Tot slot de respectbetuiging naar Boven toe, de richting van de zon dus. Dit is de relatie van de ‘lekenboeddhist’ naar de ‘asceet en brahmaan’ – hiermee duidt de Boeddha de monniken en nonnen aan. De hoofdtaken van de volgeling zijn om hen met lichaam, spraak en geest te respecteren en helpen; en dat betekent ook dana in de vorm van voedsel en onderdak geven. En de hoofdtaken van de asceten zijn om de volgeling ‘op het goede pad te houden’ vanuit hun metta en compassie, en dat betekent ook goed dharma-onderricht te geven en daarvan zelf met hun gedrag een lichtend voorbeeld te zijn. De oplettende lezers hebben al opgemerkt dat er eigenlijk weinig verschil in gedrag is tussen deze rol en die van de goede (spirituele) vriend.
Moderne reflecties
Zoals gezegd, we zoeken een ‘levenspad’ advies voor de moderne boeddhist. Die veelal geen celibatair monnik of non is, dus niet de Vinaya volgt. Wel, ieder van ons heeft met de meeste intermenselijke relaties in de Sigalovada soetra wel te maken – dus hier is je advies!

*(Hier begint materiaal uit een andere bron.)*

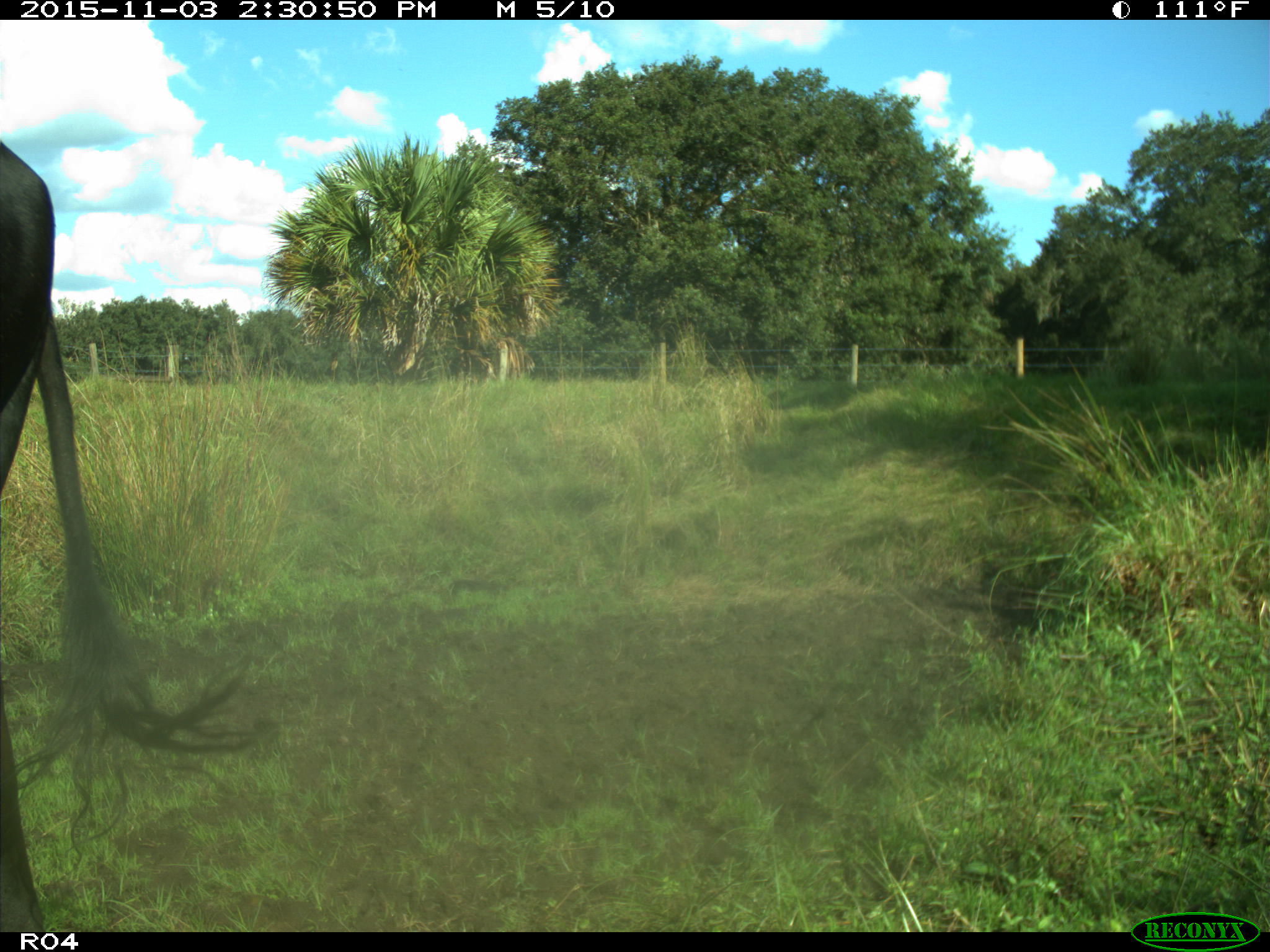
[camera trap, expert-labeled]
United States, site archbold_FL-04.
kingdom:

Enige vertaling naar de 21e eeuw, meer dan 2500 jaar nadat de Boeddha dit advies gaf in de landbouw- en handelscultuur van het oude India, is dan echter wel gepast. Kleinere aanpassingen zag je boven al in de tekst; werknemers hebben nu een wat andere status dan de oude Indiase huisknecht, en de ‘zorg voor je ouders’ mag je voor het financiële deel in een welvaartsstaat natuurlijk best overlaten aan de sociale zekerheid en hun eigen pensioen – maar níet voor het minstens even belangrijke emotionele deel!
Andersom is het voor ouders tegenwoordig niet meer dan fair om de partnerkeuze van de kinderen te respecteren en even gastvrij te zijn voor aanhang als voor de kinderen. Tot slot zijn relaties tussen levenspartners allemaal wat complexer geworden dan de aloude Indiase families, maar de basiswaarden die je van de Boeddha hoort zijn wederzijds respect en trouw-aan-wat-je-beloofde; en die kun je in alle relatievormen vertalen en toepassen.
Tot zover de plaatsen waar relatief kleine vertalingen nodig zijn. Een iets groter omschakelen in het denken is nodig in de Noorden- en Boven-dimensies. Eerst maar het Zenith, oftewel de vraag ‘wie is nu de asceet en wie is nu de leek’? Wel de moderne term voor de Sigala-onder-ons is vermoedelijk ‘parttime beoefenaar’. Natuurlijk is je beoefening evengoed fulltime te noemen omdat werk en gezin-tijd óók gewoon meditatie-in-actie kan zijn, maar daarnaast kent elke sangha wel de één of andere vorm van fulltimers – of ze nu getrouwd zijn of niet, celibatair of niet. Ze zetten zich qua tijd meer in dan de anderen omdat ze geen gewone baan (willen of kunnen) hebben. Zij komen nog het dichtst bij de ‘Boven groep’ van de soetra; dus parttimers zoals jij en ik hebben in ieder geval in de zin van dana enige verantwoordelijkheid naar die fulltimers; en natuurlijk naar algemene zaken zoals huisvesting voor het dharmacentrum. Onze beoefening bestaat mede omdat zij de ruggengraat van de sangha-organisatie kunnen vormen. Los van de vraag wie er nu aan wie lesgeeft, in mijn sangha bijvoorbeeld ligt die grens niet zozeer bij part- of fulltimer maar bij wie qua studie en gedrag senior genoeg daarvoor is.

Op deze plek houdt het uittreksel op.